Collection entries:

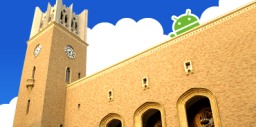 #019Υͥ/Android Bazaar and Conference 2011 Summer׳šǥƼҤAndroidؤμȤߤϡ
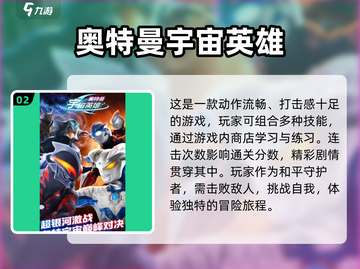 🔥2025必玩奥特曼格斗手游盘点❗截图3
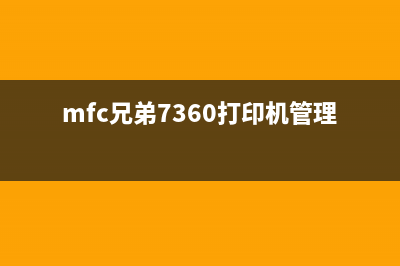 MFC兄弟7360打印机内存清零方法详解（让你的打印机恢复正常速度）(mfc兄弟7360打印机管理健在哪?)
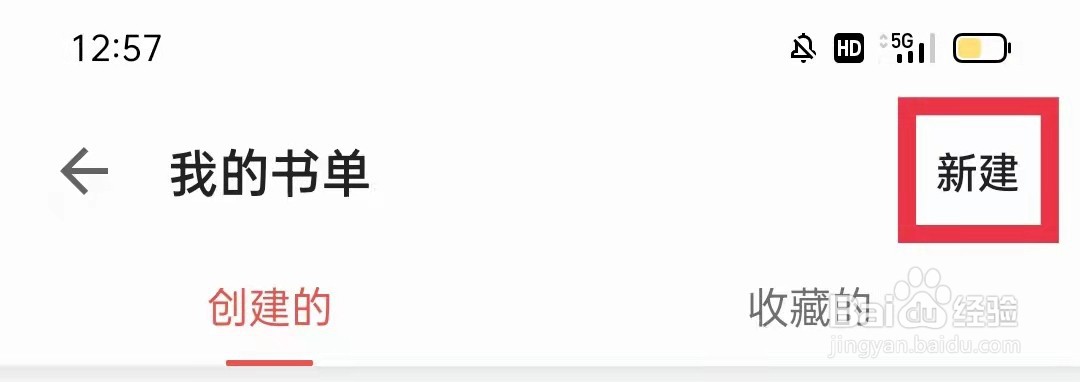 掌阅APP怎么新建书单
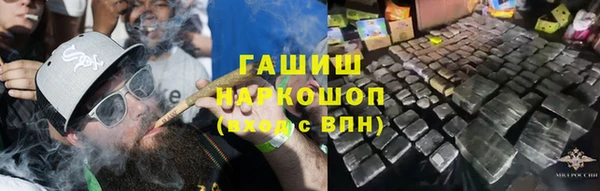 дурь Верхний Тагил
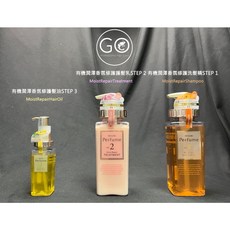 mixim Perfume 有機潤澤香氛修護洗髮精護髮乳髮油 完整三步驟護理組, 1個, 有機潤澤香氛髮油 100ml-27/2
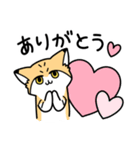 ゆるっとスナちゃん2 感情を伝える（個別スタンプ：17）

How to complete this task: In the copy, omit the pictures and give every line of the data exactly.

Response to this exercise:
 #019Υͥ/Android Bazaar and Conference 2011 Summer׳šǥƼҤAndroidؤμȤߤϡ
 🔥2025必玩奥特曼格斗手游盘点❗截图3
 MFC兄弟7360打印机内存清零方法详解（让你的打印机恢复正常速度）(mfc兄弟7360打印机管理健在哪?)
 掌阅APP怎么新建书单
 дурь Верхний Тагил
 mixim Perfume 有機潤澤香氛修護洗髮精護髮乳髮油 完整三步驟護理組, 1個, 有機潤澤香氛髮油 100ml-27/2
 ゆるっとスナちゃん2 感情を伝える（個別スタンプ：17）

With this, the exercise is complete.